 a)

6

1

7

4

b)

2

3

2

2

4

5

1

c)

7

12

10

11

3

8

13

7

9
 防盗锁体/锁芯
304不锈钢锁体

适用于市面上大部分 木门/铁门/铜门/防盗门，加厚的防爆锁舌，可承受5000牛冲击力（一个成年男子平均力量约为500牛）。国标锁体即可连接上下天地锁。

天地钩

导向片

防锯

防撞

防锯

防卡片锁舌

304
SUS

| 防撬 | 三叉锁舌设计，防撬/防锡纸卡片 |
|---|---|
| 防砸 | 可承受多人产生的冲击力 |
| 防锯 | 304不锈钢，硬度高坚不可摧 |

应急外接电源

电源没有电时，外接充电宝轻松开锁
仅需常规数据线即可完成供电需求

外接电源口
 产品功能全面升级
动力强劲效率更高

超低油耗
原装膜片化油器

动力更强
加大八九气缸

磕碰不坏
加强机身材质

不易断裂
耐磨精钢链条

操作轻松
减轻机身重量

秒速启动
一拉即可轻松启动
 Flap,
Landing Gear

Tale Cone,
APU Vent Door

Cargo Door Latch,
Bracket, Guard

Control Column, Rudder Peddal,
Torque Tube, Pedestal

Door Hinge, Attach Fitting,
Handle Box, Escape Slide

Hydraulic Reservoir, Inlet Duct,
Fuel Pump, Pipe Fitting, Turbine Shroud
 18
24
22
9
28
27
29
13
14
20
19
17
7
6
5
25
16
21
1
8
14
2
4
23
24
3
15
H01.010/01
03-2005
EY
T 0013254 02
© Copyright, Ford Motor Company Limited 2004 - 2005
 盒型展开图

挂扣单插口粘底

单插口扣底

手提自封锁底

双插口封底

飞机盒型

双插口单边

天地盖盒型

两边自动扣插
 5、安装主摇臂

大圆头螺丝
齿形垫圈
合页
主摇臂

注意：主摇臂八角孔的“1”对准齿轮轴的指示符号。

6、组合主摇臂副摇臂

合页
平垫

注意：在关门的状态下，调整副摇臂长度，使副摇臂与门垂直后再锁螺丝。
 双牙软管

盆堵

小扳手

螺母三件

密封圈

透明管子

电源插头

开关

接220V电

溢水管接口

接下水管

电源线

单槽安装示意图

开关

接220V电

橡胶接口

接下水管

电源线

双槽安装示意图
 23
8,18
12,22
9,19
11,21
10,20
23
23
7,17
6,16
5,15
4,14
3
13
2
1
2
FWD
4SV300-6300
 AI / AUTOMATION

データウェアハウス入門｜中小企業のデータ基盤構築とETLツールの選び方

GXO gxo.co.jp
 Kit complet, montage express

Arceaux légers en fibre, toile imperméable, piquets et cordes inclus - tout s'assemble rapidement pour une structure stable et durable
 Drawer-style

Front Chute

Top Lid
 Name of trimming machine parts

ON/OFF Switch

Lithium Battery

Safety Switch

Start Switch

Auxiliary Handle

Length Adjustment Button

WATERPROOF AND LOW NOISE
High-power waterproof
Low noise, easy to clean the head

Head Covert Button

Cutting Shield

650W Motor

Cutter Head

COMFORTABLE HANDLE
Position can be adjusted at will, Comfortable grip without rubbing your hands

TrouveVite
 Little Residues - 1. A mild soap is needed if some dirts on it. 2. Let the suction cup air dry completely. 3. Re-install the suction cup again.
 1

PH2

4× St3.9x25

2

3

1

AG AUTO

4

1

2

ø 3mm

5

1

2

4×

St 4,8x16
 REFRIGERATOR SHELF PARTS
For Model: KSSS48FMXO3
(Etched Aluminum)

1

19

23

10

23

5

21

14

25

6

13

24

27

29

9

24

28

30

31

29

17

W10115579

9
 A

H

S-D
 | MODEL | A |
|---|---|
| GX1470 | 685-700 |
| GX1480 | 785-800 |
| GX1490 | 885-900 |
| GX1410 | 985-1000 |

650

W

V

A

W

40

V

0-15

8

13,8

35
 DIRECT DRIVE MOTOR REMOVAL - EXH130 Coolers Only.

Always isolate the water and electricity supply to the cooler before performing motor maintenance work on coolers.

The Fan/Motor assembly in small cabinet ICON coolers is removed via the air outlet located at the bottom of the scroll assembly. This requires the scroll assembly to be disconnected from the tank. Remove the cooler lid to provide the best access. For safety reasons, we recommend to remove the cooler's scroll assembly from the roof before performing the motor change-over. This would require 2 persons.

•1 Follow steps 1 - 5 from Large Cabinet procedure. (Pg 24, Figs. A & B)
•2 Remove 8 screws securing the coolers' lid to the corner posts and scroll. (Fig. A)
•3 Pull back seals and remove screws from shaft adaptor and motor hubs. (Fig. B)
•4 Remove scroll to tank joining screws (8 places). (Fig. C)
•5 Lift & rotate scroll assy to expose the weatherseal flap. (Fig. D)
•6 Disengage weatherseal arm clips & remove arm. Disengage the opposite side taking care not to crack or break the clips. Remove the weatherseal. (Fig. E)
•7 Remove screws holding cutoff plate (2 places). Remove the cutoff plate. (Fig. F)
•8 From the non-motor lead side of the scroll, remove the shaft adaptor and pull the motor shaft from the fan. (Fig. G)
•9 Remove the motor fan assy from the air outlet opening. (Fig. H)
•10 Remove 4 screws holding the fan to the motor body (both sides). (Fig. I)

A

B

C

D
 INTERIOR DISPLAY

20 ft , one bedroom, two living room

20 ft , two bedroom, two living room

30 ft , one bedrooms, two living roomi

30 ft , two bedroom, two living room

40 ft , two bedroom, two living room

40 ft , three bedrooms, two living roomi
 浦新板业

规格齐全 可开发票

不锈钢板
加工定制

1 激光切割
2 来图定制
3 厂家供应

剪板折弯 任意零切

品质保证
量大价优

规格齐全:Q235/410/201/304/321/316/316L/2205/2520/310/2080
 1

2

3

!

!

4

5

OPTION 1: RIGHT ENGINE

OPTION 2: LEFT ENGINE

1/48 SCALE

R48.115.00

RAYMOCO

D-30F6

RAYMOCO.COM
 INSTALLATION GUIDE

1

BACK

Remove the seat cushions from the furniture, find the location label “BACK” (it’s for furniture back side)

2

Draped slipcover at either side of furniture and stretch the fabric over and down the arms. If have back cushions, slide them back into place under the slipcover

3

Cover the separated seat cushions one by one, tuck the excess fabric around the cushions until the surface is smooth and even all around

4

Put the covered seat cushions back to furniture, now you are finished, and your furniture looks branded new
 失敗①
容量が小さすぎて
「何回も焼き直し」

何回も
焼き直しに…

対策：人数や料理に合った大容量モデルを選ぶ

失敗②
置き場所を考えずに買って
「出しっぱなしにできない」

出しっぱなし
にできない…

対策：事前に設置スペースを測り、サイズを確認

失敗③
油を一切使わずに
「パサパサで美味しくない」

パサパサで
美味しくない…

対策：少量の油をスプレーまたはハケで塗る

▶ _YOUR ASSIGNMENT_:
Among the lines above, which ones include the word "holding"? Copy them.

▶ _ANSWER TO THIS TASK_:
•7 Remove screws holding cutoff plate (2 places). Remove the cutoff plate. (Fig. F)
•10 Remove 4 screws holding the fan to the motor body (both sides). (Fig. I)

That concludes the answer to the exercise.